Steak Diane is a dish of a pan-friedbeefsteak with a sauce made from the seasoned pan juices, generally prepared in restaurants tableside, and sometimes flambéed. It was probably invented in London or New York in the 1930s. From the 1940s through the 1960s, it was considered a classic of "Continental cuisine", and has since become retro..
History
"Steak Diane" does not appear in the classics of French cuisine, and is first documented in 1940, in Australia. It may have been invented in Belgium, London, or New York. The name 'Diana', the Roman goddess of the hunt, has been used for various game-related foods, but the "venison steak Diane" attested in 1914, although it is sautéed and flambéed, is sauced and garnished with fruits, unlike later steak Diane recipes, so it is unclear if there is a connection. In mid-20th-century New York, there was a fad for tableside-flambéed dishes. By the 1940s, steak Diane was a common item on the menus of restaurants popular with New York café society, including the restaurants at the Drake and Sherry-Netherland hotels and The Colony, one of which may have originated it, as well as the 21 Club and Le Pavillon.
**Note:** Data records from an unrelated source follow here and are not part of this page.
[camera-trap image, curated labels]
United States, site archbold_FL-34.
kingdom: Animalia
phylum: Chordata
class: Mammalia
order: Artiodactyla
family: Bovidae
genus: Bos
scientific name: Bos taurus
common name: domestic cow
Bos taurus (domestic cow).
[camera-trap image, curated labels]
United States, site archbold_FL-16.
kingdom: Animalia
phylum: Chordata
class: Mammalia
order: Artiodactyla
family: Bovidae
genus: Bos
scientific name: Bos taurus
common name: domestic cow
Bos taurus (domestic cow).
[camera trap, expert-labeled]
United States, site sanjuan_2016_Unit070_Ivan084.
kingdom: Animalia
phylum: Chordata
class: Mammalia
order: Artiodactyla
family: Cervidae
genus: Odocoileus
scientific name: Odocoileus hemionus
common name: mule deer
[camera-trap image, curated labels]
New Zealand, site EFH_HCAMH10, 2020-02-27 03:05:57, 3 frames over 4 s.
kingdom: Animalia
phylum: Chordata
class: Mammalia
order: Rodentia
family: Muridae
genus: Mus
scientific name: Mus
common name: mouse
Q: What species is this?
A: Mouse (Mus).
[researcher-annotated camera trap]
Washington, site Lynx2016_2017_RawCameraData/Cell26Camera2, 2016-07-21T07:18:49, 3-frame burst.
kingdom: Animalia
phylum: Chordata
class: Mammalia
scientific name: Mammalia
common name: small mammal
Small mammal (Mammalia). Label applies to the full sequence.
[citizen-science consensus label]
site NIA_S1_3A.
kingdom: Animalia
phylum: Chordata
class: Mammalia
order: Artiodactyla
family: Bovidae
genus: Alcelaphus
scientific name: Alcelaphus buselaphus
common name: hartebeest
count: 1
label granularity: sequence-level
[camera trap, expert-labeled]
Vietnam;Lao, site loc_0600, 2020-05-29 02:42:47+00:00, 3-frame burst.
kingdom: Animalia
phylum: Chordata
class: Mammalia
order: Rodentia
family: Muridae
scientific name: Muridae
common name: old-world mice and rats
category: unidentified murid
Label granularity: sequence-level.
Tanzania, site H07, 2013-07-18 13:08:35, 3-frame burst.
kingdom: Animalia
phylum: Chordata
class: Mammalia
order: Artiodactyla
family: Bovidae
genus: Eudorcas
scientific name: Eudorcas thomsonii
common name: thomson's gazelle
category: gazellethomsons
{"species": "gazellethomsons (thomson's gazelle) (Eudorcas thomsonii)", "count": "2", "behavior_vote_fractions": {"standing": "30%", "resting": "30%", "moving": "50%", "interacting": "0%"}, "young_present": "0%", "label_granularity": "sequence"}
It is often attributed to Beniamino Schiavon, 'Nino of the Drake', the maître d'hôtel of the Drake Hotel in New York City, who was said to have created the dish with Luigi Quaglino at the Plage Restaurant in Ostend, Belgium, and named it after a "beauty of the nineteen-twenties" or perhaps "a reigning lady of the European demimonde in the nineteen twenties". At the Drake, it was called "Steak Nino". The earliest attestation, however, is not in New York, but in Australia. Tony Clerici, maître d'hôtel at the Sydney restaurant Romano's, said he invented it at his Mayfair restaurant Tony's Grill in 1938 and named it in honor of Lady Diana Cooper. It was Romano's signature dish, and was mentioned in a 1940 article about the restaurant. Clerici may have learned the dish from Charles Gallo-Selva, who had previously worked at the Quaglino brothers' restaurant Quaglino's in London, which was serving steak cooked tableside in a chafing-dish in 1937. Indeed the head chef of Quaglino's in the 1930s, Bartolomeo Calderoni, claimed in 1988 to have invented Steak Diane. Other stories mention the Café de Paris in 1930's London and the Copacabana Palace Hotel in Rio de Janeiro.
Preparation
Steak Diane is similar to steak au poivre. The steak is cut or pounded thin so that it will cook rapidly. It is seasoned with salt and pepper, quickly sautéed in butter, and set aside. A sauce is prepared from the pan juices with various additions, which may include butter, chives, Worcestershire sauce, mustard, thinly sliced mushrooms, shallots, cream, truffles, meat stock, or A1 Steak Sauce. The sauce is flambéed with brandy, dry sherry, or Madeira, and poured over the steak. The three New York city recipes from 1953 use few ingredients besides salt, pepper, and butter: brandy, sherry, chives ; chives, dry mustard, lemon juice, Worcestershire sauce ; chives, parsley, Worcestershire sauce. Only the Sherry-Netherland recipe explicitly calls for flambéing.